| Source records |

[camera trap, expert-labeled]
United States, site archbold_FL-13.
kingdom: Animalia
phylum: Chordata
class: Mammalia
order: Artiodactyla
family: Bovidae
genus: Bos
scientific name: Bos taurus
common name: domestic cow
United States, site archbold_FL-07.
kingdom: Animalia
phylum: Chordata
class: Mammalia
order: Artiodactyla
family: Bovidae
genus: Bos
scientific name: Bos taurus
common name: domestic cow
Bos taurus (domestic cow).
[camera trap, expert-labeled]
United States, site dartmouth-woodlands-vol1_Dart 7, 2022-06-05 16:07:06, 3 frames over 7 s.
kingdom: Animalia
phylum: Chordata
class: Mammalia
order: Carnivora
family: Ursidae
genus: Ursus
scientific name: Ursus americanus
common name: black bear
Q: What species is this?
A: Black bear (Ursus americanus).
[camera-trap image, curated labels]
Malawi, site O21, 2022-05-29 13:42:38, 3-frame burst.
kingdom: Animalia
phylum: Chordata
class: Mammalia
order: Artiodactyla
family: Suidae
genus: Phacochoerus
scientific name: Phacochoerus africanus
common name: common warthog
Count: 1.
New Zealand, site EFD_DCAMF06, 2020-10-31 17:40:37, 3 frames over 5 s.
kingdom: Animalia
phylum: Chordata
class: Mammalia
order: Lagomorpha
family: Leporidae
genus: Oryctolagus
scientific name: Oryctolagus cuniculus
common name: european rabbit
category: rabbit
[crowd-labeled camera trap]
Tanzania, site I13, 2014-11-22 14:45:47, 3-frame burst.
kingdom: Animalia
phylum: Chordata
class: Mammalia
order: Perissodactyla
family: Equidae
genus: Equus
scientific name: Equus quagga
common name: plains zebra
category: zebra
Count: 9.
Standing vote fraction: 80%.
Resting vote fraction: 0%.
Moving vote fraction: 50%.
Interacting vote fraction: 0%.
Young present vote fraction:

| AIM OF THE EXERCISE |
Make a faithful copy of every record above.

| SOLUTION BELOW |
[camera trap, expert-labeled]
United States, site archbold_FL-13.
kingdom: Animalia
phylum: Chordata
class: Mammalia
order: Artiodactyla
family: Bovidae
genus: Bos
scientific name: Bos taurus
common name: domestic cow
United States, site archbold_FL-07.
kingdom: Animalia
phylum: Chordata
class: Mammalia
order: Artiodactyla
family: Bovidae
genus: Bos
scientific name: Bos taurus
common name: domestic cow
Bos taurus (domestic cow).
[camera trap, expert-labeled]
United States, site dartmouth-woodlands-vol1_Dart 7, 2022-06-05 16:07:06, 3 frames over 7 s.
kingdom: Animalia
phylum: Chordata
class: Mammalia
order: Carnivora
family: Ursidae
genus: Ursus
scientific name: Ursus americanus
common name: black bear
Q: What species is this?
A: Black bear (Ursus americanus).
[camera-trap image, curated labels]
Malawi, site O21, 2022-05-29 13:42:38, 3-frame burst.
kingdom: Animalia
phylum: Chordata
class: Mammalia
order: Artiodactyla
family: Suidae
genus: Phacochoerus
scientific name: Phacochoerus africanus
common name: common warthog
Count: 1.
New Zealand, site EFD_DCAMF06, 2020-10-31 17:40:37, 3 frames over 5 s.
kingdom: Animalia
phylum: Chordata
class: Mammalia
order: Lagomorpha
family: Leporidae
genus: Oryctolagus
scientific name: Oryctolagus cuniculus
common name: european rabbit
category: rabbit
[crowd-labeled camera trap]
Tanzania, site I13, 2014-11-22 14:45:47, 3-frame burst.
kingdom: Animalia
phylum: Chordata
class: Mammalia
order: Perissodactyla
family: Equidae
genus: Equus
scientific name: Equus quagga
common name: plains zebra
category: zebra
Count: 9.
Standing vote fraction: 80%.
Resting vote fraction: 0%.
Moving vote fraction: 50%.
Interacting vote fraction: 0%.
Young present vote fraction:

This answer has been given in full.